Die Einteilung scheint durchaus schlüssig. „An den Rändern (Wild Performance und Ultimate Outdoor, Red.) emotionalisieren und polarisieren wir mit dem Mustang, dem elektrischen Mach-E sowie Raptor, Lightning und Bronco, in der Mitte setzen wir auf Volumen“ – mit Fahrzeugen wie dem Kuga und Puma, aber auch etlichen Neuentwicklungen.
Das bedeutet: Mit Kultfahrzeugen wie den beiden Mustang-Sportwagen samt Cabrio, die durchaus rennstreckentauglich sind, sowie den Offroadern Bronco, Raptor und Lightning begeistert man Automobilfreaks, mit den praktischen Alltagsfahrzeugen für Familie und Beruf und fürs Pendeln zwischen Arbeitsplatz und zu Hause gibt es das Massensegment.
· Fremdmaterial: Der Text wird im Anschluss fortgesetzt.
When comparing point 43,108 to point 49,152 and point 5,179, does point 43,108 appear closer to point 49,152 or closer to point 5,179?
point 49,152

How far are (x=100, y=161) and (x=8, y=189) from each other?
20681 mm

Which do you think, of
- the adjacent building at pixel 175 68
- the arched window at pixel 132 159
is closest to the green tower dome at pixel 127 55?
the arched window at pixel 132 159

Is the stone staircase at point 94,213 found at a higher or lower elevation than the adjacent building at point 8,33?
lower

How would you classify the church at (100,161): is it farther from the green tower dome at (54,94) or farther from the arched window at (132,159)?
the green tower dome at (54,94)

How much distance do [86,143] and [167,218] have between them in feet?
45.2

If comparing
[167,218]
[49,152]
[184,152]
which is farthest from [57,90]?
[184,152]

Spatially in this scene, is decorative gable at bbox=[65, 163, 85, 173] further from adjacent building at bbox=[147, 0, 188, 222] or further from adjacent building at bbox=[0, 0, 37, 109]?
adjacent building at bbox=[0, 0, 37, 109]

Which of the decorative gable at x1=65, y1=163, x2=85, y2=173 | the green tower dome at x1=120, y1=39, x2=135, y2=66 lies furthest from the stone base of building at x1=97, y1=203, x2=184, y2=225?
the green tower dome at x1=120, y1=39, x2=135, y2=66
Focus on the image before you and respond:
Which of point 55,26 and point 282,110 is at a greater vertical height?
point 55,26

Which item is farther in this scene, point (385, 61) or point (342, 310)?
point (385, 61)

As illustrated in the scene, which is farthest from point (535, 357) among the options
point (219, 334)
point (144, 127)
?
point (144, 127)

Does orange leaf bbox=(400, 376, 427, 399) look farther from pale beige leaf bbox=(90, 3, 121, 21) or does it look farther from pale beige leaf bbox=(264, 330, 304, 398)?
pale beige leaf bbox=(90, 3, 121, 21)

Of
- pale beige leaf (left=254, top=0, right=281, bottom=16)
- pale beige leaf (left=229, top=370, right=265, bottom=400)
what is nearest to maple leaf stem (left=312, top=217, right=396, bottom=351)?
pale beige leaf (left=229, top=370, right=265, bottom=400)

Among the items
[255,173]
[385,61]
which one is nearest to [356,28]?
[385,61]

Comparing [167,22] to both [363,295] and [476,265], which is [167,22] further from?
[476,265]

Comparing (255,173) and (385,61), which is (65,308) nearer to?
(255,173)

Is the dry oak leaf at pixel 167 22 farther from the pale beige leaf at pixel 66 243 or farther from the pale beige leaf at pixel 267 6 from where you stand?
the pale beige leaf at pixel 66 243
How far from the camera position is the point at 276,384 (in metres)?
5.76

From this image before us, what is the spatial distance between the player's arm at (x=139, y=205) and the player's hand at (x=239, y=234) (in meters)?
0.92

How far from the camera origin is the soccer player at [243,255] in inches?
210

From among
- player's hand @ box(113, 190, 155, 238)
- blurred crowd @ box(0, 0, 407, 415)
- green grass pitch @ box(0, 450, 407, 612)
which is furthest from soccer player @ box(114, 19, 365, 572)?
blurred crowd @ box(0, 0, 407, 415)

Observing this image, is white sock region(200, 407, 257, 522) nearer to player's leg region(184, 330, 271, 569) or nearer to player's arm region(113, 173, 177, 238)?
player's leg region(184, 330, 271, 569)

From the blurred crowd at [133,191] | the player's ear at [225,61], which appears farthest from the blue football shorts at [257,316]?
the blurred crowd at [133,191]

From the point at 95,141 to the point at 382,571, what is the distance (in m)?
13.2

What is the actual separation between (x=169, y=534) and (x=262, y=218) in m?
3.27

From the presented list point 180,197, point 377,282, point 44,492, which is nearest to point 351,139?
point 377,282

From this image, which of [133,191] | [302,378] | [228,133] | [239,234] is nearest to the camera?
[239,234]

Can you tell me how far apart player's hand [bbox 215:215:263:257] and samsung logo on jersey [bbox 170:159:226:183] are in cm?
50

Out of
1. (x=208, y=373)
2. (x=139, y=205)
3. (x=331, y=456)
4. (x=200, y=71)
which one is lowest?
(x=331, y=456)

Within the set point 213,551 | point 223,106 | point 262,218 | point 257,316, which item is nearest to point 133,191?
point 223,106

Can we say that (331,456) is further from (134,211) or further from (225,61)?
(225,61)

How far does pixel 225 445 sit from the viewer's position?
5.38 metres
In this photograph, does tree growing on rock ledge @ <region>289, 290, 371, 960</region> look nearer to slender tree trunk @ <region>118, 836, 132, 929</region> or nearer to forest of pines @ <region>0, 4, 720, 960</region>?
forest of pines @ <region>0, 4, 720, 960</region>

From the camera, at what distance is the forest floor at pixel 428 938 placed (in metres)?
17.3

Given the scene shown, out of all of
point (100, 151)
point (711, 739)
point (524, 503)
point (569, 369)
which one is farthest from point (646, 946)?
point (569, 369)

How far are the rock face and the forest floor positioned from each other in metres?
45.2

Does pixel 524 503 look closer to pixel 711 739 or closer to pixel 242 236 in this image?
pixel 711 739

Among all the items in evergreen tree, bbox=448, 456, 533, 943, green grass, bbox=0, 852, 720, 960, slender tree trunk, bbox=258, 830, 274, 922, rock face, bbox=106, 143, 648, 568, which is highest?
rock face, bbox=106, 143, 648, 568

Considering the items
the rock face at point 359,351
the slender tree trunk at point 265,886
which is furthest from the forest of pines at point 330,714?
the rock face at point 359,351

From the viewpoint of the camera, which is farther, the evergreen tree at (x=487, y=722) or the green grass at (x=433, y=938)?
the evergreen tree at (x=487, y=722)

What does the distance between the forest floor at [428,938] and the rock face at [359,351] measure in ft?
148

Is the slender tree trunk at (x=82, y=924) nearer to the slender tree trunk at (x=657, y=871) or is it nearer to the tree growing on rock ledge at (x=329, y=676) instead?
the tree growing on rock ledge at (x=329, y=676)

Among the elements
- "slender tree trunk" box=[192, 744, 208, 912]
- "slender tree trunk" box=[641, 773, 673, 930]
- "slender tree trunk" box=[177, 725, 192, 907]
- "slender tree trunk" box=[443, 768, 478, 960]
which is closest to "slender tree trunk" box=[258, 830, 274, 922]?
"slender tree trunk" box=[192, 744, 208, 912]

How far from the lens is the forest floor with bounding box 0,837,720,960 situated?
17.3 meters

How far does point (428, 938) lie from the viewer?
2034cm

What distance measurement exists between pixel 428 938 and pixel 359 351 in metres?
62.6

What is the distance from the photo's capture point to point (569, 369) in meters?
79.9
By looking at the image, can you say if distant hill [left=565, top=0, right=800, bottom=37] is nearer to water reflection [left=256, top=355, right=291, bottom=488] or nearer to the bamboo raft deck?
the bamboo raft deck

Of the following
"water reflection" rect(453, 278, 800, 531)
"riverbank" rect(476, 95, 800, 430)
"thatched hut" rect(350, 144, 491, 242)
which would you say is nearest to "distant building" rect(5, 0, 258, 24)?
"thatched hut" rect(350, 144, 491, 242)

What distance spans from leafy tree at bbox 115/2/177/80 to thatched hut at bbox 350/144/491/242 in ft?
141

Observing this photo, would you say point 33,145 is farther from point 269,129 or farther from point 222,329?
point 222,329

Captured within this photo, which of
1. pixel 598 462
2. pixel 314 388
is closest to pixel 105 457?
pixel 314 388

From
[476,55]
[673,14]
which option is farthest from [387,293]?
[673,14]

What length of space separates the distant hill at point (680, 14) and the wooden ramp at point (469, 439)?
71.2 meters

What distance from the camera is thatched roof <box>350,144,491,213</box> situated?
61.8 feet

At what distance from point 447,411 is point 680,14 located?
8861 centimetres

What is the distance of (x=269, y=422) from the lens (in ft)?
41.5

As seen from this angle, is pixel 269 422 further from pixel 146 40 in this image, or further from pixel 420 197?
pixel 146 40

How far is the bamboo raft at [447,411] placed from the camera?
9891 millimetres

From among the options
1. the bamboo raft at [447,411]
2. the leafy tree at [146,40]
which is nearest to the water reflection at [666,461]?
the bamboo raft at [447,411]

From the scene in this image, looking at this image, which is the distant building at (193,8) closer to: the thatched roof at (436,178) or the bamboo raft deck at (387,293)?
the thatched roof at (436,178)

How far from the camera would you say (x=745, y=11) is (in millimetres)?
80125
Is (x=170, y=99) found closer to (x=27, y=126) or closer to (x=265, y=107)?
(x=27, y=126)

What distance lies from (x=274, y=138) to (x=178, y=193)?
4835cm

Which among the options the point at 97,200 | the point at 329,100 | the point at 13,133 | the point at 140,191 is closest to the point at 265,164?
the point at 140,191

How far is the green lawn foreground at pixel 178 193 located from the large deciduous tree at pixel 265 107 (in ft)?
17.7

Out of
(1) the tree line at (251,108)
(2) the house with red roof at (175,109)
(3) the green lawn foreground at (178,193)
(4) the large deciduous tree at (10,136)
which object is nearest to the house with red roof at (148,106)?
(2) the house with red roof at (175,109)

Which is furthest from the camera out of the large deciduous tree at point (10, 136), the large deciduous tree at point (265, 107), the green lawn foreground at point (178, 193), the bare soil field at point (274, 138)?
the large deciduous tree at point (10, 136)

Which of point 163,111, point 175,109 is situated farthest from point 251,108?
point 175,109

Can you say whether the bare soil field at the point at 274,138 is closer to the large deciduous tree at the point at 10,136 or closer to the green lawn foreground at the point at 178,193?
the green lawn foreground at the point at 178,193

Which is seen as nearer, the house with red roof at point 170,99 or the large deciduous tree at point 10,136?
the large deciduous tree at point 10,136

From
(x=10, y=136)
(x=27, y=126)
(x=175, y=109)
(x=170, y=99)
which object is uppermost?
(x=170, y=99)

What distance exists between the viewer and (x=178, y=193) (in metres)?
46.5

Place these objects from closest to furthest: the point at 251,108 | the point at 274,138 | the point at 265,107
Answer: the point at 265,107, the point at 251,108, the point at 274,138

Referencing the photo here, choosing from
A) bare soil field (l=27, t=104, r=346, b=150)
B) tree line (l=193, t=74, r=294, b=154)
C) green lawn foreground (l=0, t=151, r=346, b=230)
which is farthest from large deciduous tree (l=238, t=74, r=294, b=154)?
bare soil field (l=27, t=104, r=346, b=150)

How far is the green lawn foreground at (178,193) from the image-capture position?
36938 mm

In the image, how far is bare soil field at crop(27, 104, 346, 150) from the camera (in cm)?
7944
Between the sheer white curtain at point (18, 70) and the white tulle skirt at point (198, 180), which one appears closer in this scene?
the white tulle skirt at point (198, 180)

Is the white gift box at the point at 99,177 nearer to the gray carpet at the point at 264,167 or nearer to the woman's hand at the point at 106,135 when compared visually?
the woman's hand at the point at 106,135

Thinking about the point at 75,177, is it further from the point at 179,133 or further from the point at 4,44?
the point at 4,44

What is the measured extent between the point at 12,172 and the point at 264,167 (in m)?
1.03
Weingärtner ergänzt: „In der Vergangenheit haben wir mal versucht, für 100 Prozent der Leute irgendwie so irgendwas zu sein. Damit hören wir auf, wir haben im Pkw-Bereich eben nur 5 Prozent Marktanteil. Deswegen hilft es uns auch nichts, wenn 100 Prozent der Leute uns okay finden. Es ist viel besser, wenn 10 Prozent der Leute uns lieben.“
Die Liebe, sie soll durch die amerikanischen Marktlieblinge Bronco, dessen neue Variante erstmals im kommenden Jahr nach Deutschland kommen wird, und den Pick-up Raptor aus der erfolgreichen Ranger-Familie entstehen und vertieft werden. Erstmals zeigte Ford in Österreich auch den US-Bestseller F-150 Lightning, den vollelektrischen Pick-up-Liebling der Amerikaner. Die mittleren Fahrzeugsegmente sind mehrheitlich für stadt- und reisekompatible Fahrzeuge aus dem Crossover- und SUV-Bereich reserviert.
Auf der Pritsche des F-150 Lightning gab’s mit Bordstrom hergestellten Glühwein und Maronen.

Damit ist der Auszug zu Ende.